Predicting race part 1- Bayes’ rule method and extensions

From Old Website

Andy Timm


April 10, 2018

Race is a defining part of political identity in the United States, and so it should be no surprise that accurately modeling race can be beneficial for many political campaign activities. For instance, many organizations work to improve turnout in specific communities of color, or want to target persuasion on a given issue to certain racial group. Alternatively, race and ethnicity might be desired as an input to a larger voting or support likelihood model, given that race is generally predictive of both voting likelihood and candidate support.

Unfortunately, complete self-reported race data is only available in 7 states, where it is required by law: Alabama, Florida, Georgia, Louisiana, Mississippi, North Carolina, and South Carolina. Pennsylvania and Tennessee also have an optional field on voter registration forms. Outside of these states, race and ethnicity need to be collected individually, or modeled. These models commonly take advantage of the name (especially surname) of the individual voter, and other information in the voter file to do so.

In this post, I’ll explore a Bayes’ rule based method for modeling racial identity, and how it can be extended with additional information from state voter files where available. Obviously, it won’t be as predictive as something like Catalist or Civis Analytics’ ones (which have the benefit of huges swathes of additional survey and other data, not to mention more sophisticated modeling), but it can help illustrate the benfits and limitations of such tools. In the next posts, I’ll explain how natural language processing models can achieve still higher accuracy by extracting more information from names themselves. Since the Florida voter file has self-reported race data and is easy to access, we’ll test our models’ effectiveness against that ground truth.

Stored records:
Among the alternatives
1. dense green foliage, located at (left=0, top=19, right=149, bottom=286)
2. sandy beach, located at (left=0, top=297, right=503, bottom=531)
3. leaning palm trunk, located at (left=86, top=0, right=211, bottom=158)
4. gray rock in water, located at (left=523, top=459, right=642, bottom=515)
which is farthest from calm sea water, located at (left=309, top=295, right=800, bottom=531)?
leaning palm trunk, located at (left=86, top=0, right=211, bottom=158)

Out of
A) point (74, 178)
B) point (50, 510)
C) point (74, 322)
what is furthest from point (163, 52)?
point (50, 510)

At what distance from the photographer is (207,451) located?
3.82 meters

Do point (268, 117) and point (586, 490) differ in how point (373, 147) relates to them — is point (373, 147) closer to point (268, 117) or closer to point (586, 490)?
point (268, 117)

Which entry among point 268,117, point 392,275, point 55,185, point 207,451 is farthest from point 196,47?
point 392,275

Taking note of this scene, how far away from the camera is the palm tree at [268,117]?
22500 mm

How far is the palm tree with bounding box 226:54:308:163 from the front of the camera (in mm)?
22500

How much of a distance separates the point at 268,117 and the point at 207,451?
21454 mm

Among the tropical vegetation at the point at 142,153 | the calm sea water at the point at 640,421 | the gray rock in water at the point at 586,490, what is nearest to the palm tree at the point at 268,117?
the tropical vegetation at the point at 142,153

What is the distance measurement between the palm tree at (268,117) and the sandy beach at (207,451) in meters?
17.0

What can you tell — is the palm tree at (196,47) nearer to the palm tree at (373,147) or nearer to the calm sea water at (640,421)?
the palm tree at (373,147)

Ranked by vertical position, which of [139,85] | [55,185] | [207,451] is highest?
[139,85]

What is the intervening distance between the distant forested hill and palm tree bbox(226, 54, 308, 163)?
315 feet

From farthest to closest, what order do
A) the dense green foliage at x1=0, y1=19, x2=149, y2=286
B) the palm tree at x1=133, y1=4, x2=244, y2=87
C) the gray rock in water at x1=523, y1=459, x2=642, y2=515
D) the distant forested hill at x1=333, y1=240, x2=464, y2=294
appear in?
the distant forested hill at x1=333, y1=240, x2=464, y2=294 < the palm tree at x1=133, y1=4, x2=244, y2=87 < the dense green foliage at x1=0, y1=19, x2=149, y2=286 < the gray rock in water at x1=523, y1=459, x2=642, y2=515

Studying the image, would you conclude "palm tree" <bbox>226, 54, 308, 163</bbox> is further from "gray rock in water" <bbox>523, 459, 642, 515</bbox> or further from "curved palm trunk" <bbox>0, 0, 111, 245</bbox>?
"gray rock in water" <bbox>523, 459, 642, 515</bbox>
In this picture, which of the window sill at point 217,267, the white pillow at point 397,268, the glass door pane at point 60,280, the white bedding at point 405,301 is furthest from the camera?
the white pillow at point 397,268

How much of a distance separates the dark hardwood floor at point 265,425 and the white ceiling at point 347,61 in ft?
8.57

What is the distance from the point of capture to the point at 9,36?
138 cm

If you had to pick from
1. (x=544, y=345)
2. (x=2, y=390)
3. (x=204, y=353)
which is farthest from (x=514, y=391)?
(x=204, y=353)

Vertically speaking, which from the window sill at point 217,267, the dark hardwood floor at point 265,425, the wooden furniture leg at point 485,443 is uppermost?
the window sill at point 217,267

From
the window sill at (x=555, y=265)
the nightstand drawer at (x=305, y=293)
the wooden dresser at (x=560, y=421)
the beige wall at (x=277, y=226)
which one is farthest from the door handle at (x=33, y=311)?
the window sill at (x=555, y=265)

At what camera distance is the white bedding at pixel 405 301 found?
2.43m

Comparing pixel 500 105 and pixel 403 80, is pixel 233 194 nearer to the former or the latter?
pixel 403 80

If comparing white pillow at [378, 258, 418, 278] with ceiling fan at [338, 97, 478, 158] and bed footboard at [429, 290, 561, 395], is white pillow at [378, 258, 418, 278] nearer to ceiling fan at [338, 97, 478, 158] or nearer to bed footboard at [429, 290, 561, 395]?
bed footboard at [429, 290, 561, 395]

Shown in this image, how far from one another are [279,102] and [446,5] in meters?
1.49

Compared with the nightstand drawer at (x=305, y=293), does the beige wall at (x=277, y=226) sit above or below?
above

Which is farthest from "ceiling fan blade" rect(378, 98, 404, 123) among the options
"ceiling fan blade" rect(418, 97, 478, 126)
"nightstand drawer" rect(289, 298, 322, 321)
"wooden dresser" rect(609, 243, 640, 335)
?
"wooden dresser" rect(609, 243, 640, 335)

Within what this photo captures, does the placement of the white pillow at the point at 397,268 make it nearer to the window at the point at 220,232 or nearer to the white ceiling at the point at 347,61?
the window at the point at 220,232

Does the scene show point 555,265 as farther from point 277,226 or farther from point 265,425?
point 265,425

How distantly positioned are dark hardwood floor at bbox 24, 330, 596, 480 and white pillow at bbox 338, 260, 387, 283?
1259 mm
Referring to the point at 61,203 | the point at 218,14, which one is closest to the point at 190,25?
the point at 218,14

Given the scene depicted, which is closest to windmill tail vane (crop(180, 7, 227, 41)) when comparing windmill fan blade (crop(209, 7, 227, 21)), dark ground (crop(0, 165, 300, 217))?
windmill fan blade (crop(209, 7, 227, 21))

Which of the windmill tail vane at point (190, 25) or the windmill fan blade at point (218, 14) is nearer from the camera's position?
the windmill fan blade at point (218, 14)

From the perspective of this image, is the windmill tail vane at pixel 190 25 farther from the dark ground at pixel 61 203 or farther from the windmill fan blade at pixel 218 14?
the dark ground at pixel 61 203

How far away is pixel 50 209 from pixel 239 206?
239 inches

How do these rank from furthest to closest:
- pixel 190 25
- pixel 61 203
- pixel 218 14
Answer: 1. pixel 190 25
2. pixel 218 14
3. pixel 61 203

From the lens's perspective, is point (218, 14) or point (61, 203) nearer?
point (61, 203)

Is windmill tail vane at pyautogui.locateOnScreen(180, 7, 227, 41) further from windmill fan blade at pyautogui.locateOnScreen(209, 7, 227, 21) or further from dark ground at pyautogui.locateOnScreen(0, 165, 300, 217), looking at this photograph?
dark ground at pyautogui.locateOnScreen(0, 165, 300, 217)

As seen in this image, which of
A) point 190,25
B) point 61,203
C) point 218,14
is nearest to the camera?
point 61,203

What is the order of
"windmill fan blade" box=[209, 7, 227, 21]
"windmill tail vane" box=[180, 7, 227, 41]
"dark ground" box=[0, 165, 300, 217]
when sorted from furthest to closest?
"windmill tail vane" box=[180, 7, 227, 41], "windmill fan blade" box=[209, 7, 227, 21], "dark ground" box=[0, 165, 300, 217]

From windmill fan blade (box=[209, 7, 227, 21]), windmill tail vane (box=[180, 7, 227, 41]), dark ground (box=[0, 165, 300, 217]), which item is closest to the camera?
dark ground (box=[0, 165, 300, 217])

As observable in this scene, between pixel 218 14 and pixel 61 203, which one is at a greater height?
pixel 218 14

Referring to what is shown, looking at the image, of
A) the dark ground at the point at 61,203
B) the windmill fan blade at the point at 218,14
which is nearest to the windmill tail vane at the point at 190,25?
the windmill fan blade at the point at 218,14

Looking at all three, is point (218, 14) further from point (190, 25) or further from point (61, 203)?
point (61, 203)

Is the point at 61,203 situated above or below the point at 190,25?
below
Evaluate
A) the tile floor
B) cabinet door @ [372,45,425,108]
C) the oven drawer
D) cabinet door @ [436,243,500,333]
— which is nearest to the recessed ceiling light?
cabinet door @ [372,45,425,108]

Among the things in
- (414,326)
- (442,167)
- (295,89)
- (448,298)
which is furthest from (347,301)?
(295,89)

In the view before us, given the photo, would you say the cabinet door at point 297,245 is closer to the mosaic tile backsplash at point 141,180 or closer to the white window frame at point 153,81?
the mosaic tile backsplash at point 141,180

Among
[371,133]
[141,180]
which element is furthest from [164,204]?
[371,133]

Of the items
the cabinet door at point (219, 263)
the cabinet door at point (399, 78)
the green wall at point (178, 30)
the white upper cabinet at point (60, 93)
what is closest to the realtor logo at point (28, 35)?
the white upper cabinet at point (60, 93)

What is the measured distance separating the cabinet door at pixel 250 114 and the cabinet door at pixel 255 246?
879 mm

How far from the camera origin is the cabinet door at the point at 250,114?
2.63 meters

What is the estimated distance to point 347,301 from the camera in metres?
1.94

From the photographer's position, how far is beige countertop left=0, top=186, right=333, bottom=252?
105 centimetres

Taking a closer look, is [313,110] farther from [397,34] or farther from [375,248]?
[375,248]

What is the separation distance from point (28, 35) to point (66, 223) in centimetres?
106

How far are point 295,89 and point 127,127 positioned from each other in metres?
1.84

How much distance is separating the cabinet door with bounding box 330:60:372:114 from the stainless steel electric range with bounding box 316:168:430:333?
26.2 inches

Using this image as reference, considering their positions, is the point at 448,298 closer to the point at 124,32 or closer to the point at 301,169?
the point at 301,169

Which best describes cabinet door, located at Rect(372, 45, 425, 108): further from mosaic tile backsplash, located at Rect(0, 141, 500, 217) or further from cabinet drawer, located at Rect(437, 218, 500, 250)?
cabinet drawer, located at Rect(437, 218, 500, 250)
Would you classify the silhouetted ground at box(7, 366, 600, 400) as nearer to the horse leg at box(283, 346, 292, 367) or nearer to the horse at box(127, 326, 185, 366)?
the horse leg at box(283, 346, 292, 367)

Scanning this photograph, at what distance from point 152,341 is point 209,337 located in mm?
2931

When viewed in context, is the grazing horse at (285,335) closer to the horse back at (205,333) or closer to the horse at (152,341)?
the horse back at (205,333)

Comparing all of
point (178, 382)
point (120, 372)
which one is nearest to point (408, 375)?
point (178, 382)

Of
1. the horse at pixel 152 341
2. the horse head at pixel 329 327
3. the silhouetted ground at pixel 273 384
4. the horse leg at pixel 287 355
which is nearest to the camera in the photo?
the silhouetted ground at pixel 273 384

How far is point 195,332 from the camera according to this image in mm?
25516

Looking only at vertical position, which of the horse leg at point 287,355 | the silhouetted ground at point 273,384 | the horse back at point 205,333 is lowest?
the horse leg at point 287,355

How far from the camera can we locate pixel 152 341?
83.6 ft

### Set problem 1
Answer these questions from the post on predicting race:
(a) How many states require complete self-reported race data by law?
(b) Which two states have an optional race field on voter registration forms?
(c) Whose voter file will serve as ground truth for testing the models?
### Set problem 2
Write the next stretch of the post on predicting race, starting after its final sentence.

### Written reply 1
(a) Seven.
(b) Pennsylvania and Tennessee.
(c) Florida's.

### Written reply 2
A simple first method

The census surname files are a an incredible source of information on how race correlates with names, and are the starting point of our model. In these files, the census provides race percentage breakdowns for any surname with more than 100 occurrences in the United States, except where redacted for privacy reasons. The data is available only aggregated at the national level. In practice, this means coverage of about 90% of the population.

For many voters, surname is the only information we need to make an accurate classification: names such as Carlson, Meyer, and Hanson are in excess of 90% white, with similar surnames existing for other races. Unfortunately, many names aren’t as clear cut, and some names like Chavis are less than 40% likely to be any race. This is a good starting point, but we can do better.

As our first improvement, Elliot et al. (2009) incorporates census geolocation (county, tract, or block) data, using Bayes’ theorem.

Bayes’ theorem is a natural way to integrate the new census evidence we have, updating our initial beliefs with more data. P(A) and P(B) are the probabilities of events A and B occurring independently of each other, and P(A \vert B) and P(B \vert A) are conditional probabilities, such as the probability a given voter is white given their surname, or P(white \vert surname). Bayes’ theorem appears in it’s simplest form below, giving us an updated probability utilizing the new information:

P(A|B) = \frac{P(B|A) P(A)}{P(B)}

Of course, we’re interested in integrating multiple pieces of evidence (surname/geolocation for now, with more coming later), and applying it to multiple voters. The equations will be much more involved, but remember that we’re essentially just extending the above equation to work with multiple inputs, over multiple voters. Note that I’ll be using the notation from Imai and Khanna (2016), which is somewhat clearer than the notion from Elliot et al.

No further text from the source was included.